Written problem:
Please reproduce the material from the line that has "What object among" through the line that has "which appears closest to the viewer?", keeping every line and shifting each coordinate in the answers by -68.

=== Dataset rows ===

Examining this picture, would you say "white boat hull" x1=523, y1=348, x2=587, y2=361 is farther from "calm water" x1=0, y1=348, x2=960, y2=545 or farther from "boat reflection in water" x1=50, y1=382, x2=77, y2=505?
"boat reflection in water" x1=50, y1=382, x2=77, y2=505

===
=== Dataset rows ===

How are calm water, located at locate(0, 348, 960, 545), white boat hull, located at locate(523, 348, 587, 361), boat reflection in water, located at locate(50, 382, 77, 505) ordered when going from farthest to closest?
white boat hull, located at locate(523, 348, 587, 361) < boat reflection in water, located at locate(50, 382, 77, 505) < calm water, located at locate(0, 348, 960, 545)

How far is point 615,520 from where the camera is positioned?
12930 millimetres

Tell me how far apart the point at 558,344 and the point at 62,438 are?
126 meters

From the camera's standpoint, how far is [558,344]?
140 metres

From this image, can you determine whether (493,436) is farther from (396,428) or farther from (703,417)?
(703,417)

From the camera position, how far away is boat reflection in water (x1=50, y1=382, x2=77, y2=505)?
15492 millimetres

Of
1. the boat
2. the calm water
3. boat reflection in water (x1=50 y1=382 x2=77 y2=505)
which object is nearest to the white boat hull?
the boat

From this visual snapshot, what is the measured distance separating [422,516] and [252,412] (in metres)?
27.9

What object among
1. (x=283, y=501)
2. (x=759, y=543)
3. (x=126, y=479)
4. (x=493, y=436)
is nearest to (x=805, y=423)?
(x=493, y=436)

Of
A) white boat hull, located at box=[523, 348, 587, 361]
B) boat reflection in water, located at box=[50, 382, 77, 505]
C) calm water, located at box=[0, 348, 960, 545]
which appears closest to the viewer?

===

The result:
What object among
1. (x=283, y=501)
2. (x=759, y=543)
3. (x=126, y=479)
4. (x=493, y=436)
is nearest to (x=805, y=423)?
(x=425, y=368)

Of
A) white boat hull, located at box=[523, 348, 587, 361]
B) boat reflection in water, located at box=[50, 382, 77, 505]
C) calm water, located at box=[0, 348, 960, 545]
which appears closest to the viewer?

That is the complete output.